◆ Set task
Repeat every one of the items below word for word, leaving nothing out.

** BEGIN Material for this task **

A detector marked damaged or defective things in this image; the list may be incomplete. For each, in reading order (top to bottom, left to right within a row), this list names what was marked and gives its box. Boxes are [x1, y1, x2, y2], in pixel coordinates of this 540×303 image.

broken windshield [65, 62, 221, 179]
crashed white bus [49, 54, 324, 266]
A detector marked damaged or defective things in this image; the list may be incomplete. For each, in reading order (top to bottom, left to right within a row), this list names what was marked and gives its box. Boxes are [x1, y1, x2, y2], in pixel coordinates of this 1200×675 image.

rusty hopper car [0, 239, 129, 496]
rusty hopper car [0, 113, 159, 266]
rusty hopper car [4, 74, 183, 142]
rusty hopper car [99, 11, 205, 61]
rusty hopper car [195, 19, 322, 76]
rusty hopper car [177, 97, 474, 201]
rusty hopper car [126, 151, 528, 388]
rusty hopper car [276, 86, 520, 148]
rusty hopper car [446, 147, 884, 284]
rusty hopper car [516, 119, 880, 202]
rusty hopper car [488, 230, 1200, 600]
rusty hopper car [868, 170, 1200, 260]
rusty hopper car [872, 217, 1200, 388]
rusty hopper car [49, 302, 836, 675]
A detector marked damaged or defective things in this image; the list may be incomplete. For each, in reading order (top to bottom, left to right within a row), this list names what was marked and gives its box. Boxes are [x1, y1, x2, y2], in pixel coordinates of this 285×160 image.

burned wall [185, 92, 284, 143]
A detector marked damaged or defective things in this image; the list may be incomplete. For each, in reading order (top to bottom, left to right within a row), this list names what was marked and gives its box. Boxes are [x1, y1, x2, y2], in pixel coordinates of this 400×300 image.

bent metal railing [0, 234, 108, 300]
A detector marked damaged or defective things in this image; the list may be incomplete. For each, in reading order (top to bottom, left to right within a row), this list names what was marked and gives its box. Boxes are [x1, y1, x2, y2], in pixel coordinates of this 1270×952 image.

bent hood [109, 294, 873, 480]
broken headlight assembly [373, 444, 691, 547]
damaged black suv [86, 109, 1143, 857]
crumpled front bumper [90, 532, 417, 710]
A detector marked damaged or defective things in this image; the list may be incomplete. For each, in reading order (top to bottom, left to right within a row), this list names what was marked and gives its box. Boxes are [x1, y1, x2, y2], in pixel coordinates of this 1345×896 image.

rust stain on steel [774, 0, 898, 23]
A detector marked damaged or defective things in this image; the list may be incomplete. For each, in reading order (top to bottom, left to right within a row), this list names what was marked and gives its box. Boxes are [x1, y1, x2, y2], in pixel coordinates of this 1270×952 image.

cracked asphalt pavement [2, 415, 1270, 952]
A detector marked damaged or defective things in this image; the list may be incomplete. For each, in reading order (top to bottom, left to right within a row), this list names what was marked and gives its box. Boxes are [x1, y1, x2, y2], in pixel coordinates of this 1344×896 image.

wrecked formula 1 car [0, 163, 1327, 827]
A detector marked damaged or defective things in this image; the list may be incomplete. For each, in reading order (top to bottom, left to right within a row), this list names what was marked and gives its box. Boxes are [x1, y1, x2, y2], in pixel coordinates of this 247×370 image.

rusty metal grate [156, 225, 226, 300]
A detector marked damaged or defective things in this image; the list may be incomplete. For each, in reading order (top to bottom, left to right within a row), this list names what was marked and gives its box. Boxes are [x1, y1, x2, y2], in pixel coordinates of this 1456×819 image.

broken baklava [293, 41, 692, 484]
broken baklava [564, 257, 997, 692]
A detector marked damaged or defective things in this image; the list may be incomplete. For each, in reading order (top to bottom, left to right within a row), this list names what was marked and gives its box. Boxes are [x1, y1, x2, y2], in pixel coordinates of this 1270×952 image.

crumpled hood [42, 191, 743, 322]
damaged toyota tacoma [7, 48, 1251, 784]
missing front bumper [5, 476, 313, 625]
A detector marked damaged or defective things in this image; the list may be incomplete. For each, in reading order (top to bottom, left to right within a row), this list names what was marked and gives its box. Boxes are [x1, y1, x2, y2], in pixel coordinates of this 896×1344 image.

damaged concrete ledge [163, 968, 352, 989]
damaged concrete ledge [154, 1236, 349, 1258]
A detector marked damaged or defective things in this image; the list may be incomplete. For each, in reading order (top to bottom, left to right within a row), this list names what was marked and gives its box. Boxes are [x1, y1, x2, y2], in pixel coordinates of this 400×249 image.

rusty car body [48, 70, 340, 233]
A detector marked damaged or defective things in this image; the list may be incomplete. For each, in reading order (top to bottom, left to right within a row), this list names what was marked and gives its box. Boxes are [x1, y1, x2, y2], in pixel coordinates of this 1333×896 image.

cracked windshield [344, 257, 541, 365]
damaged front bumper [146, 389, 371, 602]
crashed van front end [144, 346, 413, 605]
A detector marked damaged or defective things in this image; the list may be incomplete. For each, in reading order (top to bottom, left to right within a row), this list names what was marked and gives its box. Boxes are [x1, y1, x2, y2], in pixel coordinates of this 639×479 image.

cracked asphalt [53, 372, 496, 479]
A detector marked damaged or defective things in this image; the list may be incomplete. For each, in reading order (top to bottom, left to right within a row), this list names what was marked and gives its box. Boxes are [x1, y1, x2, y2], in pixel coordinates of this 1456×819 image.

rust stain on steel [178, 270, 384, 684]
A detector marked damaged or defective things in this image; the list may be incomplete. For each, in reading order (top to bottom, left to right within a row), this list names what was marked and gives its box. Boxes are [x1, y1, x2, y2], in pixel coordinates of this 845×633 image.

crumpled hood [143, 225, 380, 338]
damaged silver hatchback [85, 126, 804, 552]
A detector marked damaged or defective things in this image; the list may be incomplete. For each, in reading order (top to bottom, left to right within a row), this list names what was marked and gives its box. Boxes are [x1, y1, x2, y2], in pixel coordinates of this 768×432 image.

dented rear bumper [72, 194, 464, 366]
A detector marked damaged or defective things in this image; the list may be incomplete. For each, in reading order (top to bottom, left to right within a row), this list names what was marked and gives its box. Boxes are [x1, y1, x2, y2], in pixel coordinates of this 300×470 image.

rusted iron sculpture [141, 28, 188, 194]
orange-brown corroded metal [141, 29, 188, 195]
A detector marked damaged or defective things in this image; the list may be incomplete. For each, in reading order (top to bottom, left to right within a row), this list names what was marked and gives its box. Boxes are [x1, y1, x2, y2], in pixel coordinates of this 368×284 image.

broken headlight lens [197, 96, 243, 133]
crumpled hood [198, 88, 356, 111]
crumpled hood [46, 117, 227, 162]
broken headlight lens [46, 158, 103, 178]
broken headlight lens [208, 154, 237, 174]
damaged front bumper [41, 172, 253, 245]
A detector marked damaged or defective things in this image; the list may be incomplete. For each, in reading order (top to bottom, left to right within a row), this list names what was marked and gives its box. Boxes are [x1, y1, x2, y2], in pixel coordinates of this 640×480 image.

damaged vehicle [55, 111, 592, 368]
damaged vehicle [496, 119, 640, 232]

** END Material for this task **

◆ Written answer
A detector marked damaged or defective things in this image; the list may be incomplete. For each, in reading order (top to bottom, left to right within a row), this list names what was marked and gives its box. Boxes are [x1, y1, x2, y2], in pixel coordinates of this 540×303 image.

broken windshield [65, 62, 221, 179]
crashed white bus [49, 54, 324, 266]
A detector marked damaged or defective things in this image; the list may be incomplete. For each, in reading order (top to bottom, left to right within a row), this list names what was marked and gives its box. Boxes are [x1, y1, x2, y2], in pixel coordinates of this 1200×675 image.

rusty hopper car [0, 239, 129, 496]
rusty hopper car [0, 113, 159, 266]
rusty hopper car [4, 74, 183, 142]
rusty hopper car [99, 11, 205, 61]
rusty hopper car [195, 19, 322, 76]
rusty hopper car [177, 97, 474, 201]
rusty hopper car [126, 151, 528, 388]
rusty hopper car [276, 86, 520, 148]
rusty hopper car [446, 147, 884, 284]
rusty hopper car [516, 119, 880, 202]
rusty hopper car [488, 230, 1200, 600]
rusty hopper car [868, 170, 1200, 260]
rusty hopper car [872, 217, 1200, 388]
rusty hopper car [49, 302, 836, 675]
A detector marked damaged or defective things in this image; the list may be incomplete. For each, in reading order (top to bottom, left to right within a row), this list names what was marked and gives its box. Boxes are [x1, y1, x2, y2], in pixel coordinates of this 285×160 image.

burned wall [185, 92, 284, 143]
A detector marked damaged or defective things in this image; the list may be incomplete. For each, in reading order (top to bottom, left to right within a row), this list names what was marked and gives its box. Boxes are [x1, y1, x2, y2], in pixel coordinates of this 400×300 image.

bent metal railing [0, 234, 108, 300]
A detector marked damaged or defective things in this image; the list may be incomplete. For each, in reading order (top to bottom, left to right within a row), this list names what was marked and gives its box. Boxes are [x1, y1, x2, y2], in pixel coordinates of this 1270×952 image.

bent hood [109, 294, 873, 480]
broken headlight assembly [373, 444, 691, 547]
damaged black suv [86, 109, 1143, 857]
crumpled front bumper [90, 532, 417, 710]
A detector marked damaged or defective things in this image; the list may be incomplete. For each, in reading order (top to bottom, left to right within a row), this list names what was marked and gives its box. Boxes are [x1, y1, x2, y2], in pixel coordinates of this 1345×896 image.

rust stain on steel [774, 0, 898, 23]
A detector marked damaged or defective things in this image; the list may be incomplete. For each, in reading order (top to bottom, left to right within a row), this list names what was marked and gives its box. Boxes are [x1, y1, x2, y2], in pixel coordinates of this 1270×952 image.

cracked asphalt pavement [2, 415, 1270, 952]
A detector marked damaged or defective things in this image; the list may be incomplete. For each, in reading order (top to bottom, left to right within a row), this list names what was marked and gives its box. Boxes are [x1, y1, x2, y2], in pixel coordinates of this 1344×896 image.

wrecked formula 1 car [0, 163, 1327, 827]
A detector marked damaged or defective things in this image; the list may be incomplete. For each, in reading order (top to bottom, left to right within a row), this list names what was marked and gives its box. Boxes are [x1, y1, x2, y2], in pixel coordinates of this 247×370 image.

rusty metal grate [156, 225, 226, 300]
A detector marked damaged or defective things in this image; the list may be incomplete. For each, in reading order (top to bottom, left to right within a row), this list names what was marked and gives its box. Boxes are [x1, y1, x2, y2], in pixel coordinates of this 1456×819 image.

broken baklava [293, 41, 692, 484]
broken baklava [564, 257, 997, 692]
A detector marked damaged or defective things in this image; the list may be incomplete. For each, in reading order (top to bottom, left to right within a row), this list names what was marked and gives its box. Boxes are [x1, y1, x2, y2], in pixel coordinates of this 1270×952 image.

crumpled hood [42, 191, 743, 322]
damaged toyota tacoma [7, 48, 1251, 784]
missing front bumper [5, 476, 313, 625]
A detector marked damaged or defective things in this image; the list may be incomplete. For each, in reading order (top to bottom, left to right within a row), this list names what was marked and gives its box. Boxes are [x1, y1, x2, y2], in pixel coordinates of this 896×1344 image.

damaged concrete ledge [163, 968, 352, 989]
damaged concrete ledge [154, 1236, 349, 1258]
A detector marked damaged or defective things in this image; the list may be incomplete. For each, in reading order (top to bottom, left to right within a row), this list names what was marked and gives its box. Boxes are [x1, y1, x2, y2], in pixel coordinates of this 400×249 image.

rusty car body [48, 70, 340, 233]
A detector marked damaged or defective things in this image; the list may be incomplete. For each, in reading order (top to bottom, left to right within a row), this list names what was marked and gives its box. Boxes are [x1, y1, x2, y2], in pixel coordinates of this 1333×896 image.

cracked windshield [344, 257, 541, 365]
damaged front bumper [146, 389, 371, 602]
crashed van front end [144, 346, 413, 605]
A detector marked damaged or defective things in this image; the list may be incomplete. For each, in reading order (top to bottom, left to right within a row), this list names what was marked and gives its box. Boxes are [x1, y1, x2, y2], in pixel coordinates of this 639×479 image.

cracked asphalt [53, 372, 496, 479]
A detector marked damaged or defective things in this image; the list may be incomplete. For each, in reading order (top to bottom, left to right within a row), this list names what was marked and gives its box. Boxes are [x1, y1, x2, y2], in pixel coordinates of this 1456×819 image.

rust stain on steel [178, 270, 384, 684]
A detector marked damaged or defective things in this image; the list may be incomplete. For each, in reading order (top to bottom, left to right within a row), this list names what was marked and gives its box. Boxes are [x1, y1, x2, y2], in pixel coordinates of this 845×633 image.

crumpled hood [143, 225, 380, 338]
damaged silver hatchback [85, 126, 804, 552]
A detector marked damaged or defective things in this image; the list may be incomplete. For each, in reading order (top to bottom, left to right within a row), this list names what was marked and gives its box. Boxes are [x1, y1, x2, y2], in pixel coordinates of this 768×432 image.

dented rear bumper [72, 194, 464, 366]
A detector marked damaged or defective things in this image; the list may be incomplete. For each, in reading order (top to bottom, left to right within a row), this list names what was marked and gives its box. Boxes are [x1, y1, x2, y2], in pixel coordinates of this 300×470 image.

rusted iron sculpture [141, 28, 188, 194]
orange-brown corroded metal [141, 29, 188, 195]
A detector marked damaged or defective things in this image; the list may be incomplete. For each, in reading order (top to bottom, left to right within a row), this list names what was marked and gives its box. Boxes are [x1, y1, x2, y2], in pixel coordinates of this 368×284 image.

broken headlight lens [197, 96, 243, 133]
crumpled hood [198, 88, 356, 111]
crumpled hood [46, 117, 227, 162]
broken headlight lens [46, 158, 103, 178]
broken headlight lens [208, 154, 237, 174]
damaged front bumper [41, 172, 253, 245]
A detector marked damaged or defective things in this image; the list may be incomplete. For each, in reading order (top to bottom, left to right within a row), this list names what was marked and gives its box. Boxes are [x1, y1, x2, y2], in pixel coordinates of this 640×480 image.

damaged vehicle [55, 111, 592, 368]
damaged vehicle [496, 119, 640, 232]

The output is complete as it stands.